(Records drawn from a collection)
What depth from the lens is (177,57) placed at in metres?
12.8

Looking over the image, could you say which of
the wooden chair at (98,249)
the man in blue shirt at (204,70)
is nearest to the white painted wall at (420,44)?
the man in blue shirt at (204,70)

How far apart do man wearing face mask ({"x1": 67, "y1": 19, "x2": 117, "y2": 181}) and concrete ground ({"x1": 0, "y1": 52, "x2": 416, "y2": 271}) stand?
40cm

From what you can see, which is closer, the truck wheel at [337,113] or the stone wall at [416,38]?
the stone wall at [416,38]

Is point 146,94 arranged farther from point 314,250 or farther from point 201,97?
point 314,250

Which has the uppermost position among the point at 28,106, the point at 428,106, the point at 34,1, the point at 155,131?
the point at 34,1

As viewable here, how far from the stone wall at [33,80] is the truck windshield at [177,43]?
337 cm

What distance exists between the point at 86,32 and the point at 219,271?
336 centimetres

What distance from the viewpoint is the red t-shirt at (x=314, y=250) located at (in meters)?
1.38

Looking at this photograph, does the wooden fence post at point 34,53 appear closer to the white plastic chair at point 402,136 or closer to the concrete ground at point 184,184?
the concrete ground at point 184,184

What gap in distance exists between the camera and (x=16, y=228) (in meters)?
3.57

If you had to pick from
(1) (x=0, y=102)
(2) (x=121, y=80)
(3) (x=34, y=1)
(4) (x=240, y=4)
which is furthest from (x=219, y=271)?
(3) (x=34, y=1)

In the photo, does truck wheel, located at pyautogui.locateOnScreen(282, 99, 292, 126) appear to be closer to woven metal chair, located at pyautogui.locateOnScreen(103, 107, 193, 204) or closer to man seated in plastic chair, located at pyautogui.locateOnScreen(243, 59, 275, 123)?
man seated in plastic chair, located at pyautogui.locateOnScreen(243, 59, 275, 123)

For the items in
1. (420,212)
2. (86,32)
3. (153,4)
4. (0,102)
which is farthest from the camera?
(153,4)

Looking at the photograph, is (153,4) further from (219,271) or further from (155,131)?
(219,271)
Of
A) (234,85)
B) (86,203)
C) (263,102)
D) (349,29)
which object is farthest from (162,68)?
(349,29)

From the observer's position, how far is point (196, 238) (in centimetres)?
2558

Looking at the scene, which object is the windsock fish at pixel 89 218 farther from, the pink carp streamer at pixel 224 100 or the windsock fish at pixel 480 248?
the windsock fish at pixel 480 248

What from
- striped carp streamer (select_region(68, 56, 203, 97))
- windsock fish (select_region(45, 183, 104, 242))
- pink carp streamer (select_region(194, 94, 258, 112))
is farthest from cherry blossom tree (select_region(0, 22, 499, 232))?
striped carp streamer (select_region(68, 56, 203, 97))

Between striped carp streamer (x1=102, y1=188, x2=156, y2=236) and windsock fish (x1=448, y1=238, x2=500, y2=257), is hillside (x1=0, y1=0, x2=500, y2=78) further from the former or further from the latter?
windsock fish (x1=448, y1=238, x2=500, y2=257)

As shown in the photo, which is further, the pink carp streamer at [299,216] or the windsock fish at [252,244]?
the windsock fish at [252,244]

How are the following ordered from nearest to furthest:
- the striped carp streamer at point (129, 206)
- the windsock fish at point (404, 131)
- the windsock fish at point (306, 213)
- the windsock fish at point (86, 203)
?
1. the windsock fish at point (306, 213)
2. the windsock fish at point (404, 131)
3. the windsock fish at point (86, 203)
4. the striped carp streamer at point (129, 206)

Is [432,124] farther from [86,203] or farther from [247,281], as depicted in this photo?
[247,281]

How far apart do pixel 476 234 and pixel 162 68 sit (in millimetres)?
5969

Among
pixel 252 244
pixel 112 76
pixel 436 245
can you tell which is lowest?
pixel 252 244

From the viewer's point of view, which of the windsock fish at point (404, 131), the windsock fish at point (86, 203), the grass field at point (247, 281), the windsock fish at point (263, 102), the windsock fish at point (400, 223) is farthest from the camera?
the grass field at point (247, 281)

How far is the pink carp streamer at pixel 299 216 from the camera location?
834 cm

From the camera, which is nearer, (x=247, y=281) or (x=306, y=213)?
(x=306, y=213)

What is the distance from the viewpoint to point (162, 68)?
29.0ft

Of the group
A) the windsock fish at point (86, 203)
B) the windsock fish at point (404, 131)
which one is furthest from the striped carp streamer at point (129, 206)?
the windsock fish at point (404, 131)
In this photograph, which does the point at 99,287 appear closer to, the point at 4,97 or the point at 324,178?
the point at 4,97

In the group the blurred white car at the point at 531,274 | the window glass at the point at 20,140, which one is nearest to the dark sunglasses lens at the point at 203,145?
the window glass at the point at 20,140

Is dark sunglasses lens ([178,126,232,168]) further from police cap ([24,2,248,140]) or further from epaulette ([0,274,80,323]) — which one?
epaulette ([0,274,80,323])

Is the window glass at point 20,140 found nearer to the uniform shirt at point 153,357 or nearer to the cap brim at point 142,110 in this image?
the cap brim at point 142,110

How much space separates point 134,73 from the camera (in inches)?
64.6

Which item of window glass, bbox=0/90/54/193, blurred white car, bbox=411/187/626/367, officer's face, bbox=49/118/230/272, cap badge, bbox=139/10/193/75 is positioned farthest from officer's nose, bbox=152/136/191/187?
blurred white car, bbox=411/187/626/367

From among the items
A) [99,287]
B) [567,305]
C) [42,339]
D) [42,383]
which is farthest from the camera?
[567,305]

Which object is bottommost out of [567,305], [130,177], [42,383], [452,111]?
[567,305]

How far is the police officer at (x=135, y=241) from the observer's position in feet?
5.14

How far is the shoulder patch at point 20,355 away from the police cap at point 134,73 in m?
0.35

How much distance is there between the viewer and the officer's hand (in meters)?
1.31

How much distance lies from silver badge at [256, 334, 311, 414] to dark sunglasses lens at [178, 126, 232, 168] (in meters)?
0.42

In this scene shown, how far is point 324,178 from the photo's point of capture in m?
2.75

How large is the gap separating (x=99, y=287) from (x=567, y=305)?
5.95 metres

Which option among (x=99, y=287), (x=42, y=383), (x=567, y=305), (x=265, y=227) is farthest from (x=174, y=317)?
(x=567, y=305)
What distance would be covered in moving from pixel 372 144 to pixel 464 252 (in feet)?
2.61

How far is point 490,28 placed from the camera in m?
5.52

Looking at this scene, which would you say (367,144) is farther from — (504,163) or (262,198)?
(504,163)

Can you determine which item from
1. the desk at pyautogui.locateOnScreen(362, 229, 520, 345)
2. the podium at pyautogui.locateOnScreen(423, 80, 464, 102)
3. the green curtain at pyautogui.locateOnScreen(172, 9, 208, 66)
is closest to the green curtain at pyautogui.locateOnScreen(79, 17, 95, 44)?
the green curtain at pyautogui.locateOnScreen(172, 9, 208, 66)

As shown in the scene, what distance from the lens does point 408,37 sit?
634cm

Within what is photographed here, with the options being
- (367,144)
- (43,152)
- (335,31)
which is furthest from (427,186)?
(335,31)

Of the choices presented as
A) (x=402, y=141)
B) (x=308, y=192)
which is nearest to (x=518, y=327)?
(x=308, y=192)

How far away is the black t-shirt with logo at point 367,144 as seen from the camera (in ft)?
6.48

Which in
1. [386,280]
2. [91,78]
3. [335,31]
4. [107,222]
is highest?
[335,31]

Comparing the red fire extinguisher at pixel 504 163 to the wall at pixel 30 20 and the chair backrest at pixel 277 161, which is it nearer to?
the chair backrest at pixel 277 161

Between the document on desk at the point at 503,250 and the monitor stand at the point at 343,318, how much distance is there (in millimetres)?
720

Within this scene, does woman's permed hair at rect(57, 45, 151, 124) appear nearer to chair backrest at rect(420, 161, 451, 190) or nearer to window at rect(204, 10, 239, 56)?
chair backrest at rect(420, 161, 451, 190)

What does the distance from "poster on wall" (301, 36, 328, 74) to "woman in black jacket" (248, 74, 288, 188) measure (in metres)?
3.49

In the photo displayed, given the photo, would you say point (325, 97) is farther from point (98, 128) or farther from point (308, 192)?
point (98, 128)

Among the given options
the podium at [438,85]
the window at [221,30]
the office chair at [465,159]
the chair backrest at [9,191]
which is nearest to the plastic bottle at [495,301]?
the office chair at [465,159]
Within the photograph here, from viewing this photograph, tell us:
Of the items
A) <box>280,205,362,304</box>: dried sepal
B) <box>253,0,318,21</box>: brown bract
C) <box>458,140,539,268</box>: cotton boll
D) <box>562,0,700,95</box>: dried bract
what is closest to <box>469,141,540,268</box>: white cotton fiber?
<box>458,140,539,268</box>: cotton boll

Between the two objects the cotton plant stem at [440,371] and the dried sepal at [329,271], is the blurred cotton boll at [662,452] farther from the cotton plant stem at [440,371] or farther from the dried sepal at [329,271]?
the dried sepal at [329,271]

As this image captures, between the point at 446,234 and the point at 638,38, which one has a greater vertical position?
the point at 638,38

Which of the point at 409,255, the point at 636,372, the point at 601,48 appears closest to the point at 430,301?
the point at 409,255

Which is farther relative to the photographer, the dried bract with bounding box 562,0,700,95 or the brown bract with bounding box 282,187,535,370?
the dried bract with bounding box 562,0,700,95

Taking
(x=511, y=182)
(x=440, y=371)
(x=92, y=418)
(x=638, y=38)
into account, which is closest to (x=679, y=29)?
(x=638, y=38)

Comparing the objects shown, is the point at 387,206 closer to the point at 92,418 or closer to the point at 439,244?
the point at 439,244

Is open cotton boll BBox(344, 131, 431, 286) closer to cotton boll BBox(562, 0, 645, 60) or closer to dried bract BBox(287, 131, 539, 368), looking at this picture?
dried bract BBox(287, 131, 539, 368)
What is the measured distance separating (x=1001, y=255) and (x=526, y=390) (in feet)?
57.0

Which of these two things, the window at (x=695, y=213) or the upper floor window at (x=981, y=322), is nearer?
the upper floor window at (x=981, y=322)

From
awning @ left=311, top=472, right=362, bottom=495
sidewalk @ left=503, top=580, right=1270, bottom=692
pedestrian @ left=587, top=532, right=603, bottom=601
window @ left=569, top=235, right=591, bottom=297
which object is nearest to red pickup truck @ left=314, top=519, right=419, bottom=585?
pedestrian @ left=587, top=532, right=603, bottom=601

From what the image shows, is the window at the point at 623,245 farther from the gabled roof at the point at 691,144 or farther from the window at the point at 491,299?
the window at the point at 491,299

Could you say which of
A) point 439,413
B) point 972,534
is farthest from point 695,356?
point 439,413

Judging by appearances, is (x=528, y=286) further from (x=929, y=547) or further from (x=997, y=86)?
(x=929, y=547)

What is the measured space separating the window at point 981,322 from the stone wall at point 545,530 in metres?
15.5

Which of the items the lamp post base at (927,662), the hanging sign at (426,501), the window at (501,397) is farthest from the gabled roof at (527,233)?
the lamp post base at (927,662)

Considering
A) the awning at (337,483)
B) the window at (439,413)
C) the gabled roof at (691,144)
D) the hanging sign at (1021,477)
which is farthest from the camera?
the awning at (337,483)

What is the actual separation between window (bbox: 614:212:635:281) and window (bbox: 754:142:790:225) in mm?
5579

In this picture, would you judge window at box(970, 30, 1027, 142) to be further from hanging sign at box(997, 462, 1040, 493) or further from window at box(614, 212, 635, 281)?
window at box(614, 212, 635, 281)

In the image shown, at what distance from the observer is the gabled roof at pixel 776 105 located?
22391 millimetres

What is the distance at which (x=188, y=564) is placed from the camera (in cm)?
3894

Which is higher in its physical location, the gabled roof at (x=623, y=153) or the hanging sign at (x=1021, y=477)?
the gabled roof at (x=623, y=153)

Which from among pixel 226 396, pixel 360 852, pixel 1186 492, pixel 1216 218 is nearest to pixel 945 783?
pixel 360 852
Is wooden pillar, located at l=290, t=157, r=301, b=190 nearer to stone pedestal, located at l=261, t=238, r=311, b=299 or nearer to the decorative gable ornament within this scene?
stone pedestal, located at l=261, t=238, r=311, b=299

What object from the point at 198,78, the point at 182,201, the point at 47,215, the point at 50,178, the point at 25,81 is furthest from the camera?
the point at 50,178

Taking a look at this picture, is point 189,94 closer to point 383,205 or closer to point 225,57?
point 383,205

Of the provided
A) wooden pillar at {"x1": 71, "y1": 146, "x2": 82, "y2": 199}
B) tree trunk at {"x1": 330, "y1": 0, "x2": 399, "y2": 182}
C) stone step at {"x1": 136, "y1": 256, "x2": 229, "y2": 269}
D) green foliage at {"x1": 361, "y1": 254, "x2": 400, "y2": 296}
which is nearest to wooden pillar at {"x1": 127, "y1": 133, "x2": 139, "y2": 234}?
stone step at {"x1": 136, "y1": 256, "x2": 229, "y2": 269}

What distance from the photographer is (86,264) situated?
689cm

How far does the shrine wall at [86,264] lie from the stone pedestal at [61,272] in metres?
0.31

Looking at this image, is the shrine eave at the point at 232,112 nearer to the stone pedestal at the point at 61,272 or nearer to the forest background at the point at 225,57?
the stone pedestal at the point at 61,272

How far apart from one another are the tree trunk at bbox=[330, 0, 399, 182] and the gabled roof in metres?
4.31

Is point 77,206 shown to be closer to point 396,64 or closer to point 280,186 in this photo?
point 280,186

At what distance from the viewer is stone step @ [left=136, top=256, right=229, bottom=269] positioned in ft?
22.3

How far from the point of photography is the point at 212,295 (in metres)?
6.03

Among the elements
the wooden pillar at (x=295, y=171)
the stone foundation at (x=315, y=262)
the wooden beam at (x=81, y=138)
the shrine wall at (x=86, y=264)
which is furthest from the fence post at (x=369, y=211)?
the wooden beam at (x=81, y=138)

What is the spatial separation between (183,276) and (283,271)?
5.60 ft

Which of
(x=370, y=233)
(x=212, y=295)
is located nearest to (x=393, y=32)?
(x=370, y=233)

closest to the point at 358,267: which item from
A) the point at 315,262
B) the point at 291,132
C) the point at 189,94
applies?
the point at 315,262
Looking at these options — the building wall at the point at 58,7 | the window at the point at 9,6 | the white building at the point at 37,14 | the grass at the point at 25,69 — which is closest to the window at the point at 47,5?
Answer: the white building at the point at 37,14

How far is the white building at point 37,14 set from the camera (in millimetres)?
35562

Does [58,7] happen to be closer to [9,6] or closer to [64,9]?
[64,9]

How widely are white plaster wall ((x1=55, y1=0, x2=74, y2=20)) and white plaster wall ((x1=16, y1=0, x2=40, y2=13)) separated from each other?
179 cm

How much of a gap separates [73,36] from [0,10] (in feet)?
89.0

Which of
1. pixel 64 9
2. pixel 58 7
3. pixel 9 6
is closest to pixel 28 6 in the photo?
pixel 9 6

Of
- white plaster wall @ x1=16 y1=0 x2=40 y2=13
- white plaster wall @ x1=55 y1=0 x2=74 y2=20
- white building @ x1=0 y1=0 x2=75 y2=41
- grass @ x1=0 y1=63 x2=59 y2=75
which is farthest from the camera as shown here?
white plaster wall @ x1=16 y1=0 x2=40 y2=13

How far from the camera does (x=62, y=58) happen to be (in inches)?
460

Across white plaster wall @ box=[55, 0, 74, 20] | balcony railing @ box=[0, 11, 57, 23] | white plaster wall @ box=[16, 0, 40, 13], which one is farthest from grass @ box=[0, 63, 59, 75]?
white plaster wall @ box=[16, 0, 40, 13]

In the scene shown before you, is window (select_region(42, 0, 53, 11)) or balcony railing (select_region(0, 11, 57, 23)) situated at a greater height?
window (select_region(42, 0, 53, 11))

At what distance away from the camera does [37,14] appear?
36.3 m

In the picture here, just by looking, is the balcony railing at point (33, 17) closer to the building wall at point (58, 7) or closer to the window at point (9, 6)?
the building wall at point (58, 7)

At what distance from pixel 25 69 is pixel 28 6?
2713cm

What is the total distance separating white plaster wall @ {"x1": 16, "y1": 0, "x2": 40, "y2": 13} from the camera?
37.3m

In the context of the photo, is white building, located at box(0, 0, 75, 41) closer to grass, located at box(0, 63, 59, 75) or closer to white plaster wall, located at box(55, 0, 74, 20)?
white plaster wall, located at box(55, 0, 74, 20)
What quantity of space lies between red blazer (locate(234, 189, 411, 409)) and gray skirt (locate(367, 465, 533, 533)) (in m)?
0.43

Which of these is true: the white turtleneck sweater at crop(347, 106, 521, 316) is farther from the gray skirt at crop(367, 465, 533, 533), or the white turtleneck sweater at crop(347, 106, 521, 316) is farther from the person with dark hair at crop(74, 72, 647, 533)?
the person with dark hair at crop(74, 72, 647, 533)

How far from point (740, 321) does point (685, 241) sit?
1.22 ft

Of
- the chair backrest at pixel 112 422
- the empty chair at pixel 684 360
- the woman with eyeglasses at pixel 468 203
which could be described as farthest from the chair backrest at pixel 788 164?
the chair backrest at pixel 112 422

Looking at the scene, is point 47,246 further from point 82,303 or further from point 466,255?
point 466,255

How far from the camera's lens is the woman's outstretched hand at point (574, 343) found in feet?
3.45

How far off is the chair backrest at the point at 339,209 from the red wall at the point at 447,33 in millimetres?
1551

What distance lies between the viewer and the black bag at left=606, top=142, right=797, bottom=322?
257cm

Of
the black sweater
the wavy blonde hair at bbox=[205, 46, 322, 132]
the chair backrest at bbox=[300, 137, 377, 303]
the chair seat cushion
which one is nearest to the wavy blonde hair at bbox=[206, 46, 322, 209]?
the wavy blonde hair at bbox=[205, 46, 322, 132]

• TASK BRIEF
Reproduce, without any changes, the lines from the one holding "What is the measured space" through the one holding "22391 millimetres", both included.

• FINAL ANSWER
What is the measured space separating the window at point 981,322 from the stone wall at point 545,530 in metres?
15.5

Which of the items the lamp post base at (927,662), the hanging sign at (426,501), the window at (501,397) is farthest from the gabled roof at (527,233)?
the lamp post base at (927,662)

Considering
A) the awning at (337,483)
B) the window at (439,413)
C) the gabled roof at (691,144)
D) the hanging sign at (1021,477)
which is farthest from the camera?
the awning at (337,483)

What is the actual separation between window (bbox: 614:212:635:281) and window (bbox: 754:142:790:225) in mm?
5579

In this picture, would you judge window at box(970, 30, 1027, 142) to be further from hanging sign at box(997, 462, 1040, 493) or further from window at box(614, 212, 635, 281)?
window at box(614, 212, 635, 281)

In the image shown, at what distance from the observer is the gabled roof at pixel 776 105 located?
22391 millimetres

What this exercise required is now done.